Mars was rocked by meteor showers and lethal radiation wash until they managed to figure out how to configure a force field that would at least keep them alive. Spaceships simply disappeared, consumed by the wrathful conflagration, or were smashed like insects by meteors larger than Pluto.

There had been no warning. Everyone was going about their daily lives, and then 'poof'. But humanity endured, albeit changed forever.

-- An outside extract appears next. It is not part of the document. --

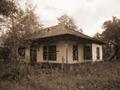 1930 - Casa din perioada interbelica - Bordei verde.png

Of course, when every figure of authority is summarily extinguished leaving you hundreds of thousands of miles from anyone with a right to tell you what to do, what happened next was so predictable, even I'd have put money on it. The chaos threatened to kill off most of what remained. The survivors contrived means to blame each other for the atrocity, and the division which resulted ultimately led to war. It was comical. Giant spheres of metal and plastics good for little more than human habitation and commanded by egomaniacal executives not about to miss the chance to be crowned king laid claim to the vast expanses of empty space around them, and quickly turned their resources towards defending it.

There was no government, no law, and under these conditions, that the human Remnant consolidated into a mere handful of factions holding an uneasy peace within thirty years of the Revelation was a miracle in itself. Government was re-established, albeit under principles which were deemed more relevant for the time. Dog eat dog. First come, first served. Snooze you lose. Finders, Keepers.

It was only then that the slow realisation dawned that even at the peak of humanity's magnificence, we lacked the resources by an order of magnitude to so dramatically destroy our homeworld. Any natural event of such incredible force would have been seen coming centuries ago by geologists across the globe. That left only one option, and it was not especially palatable. The possibility that an outside intelligence had deemed Earth a worthy target for an attack of this manner ushered in a new age of human paranoia. After all, if you can do that once, and wipe out almost every human being in existence, you could easilly do it again, and finish the job.

It also brought about the unification of human purpose, a glorious and magnificent event that saw the consolidation of all factional governments into a new central council on Mars, and the setting of an agenda that would drive humanity forever more. Paraphrasing, the agenda boiled down to two points, both of which essentially took one of the core drivers of humanity since the time we first climbed down from trees, and evolved it to another level. To the citizens of the Remnant, it is a mantra.

Make ultimate our defences against any external threat or entity. Make ready our vengeance against those who took from us our Home. We will endure. We will have our revenge.

Me? I look forward to the day of Reckoning as much as any other, although probably more than most. Because I was there. And when you stood helpless and watched your world turn into so much intra-solar debris, there is only room in your consciousness for one thing.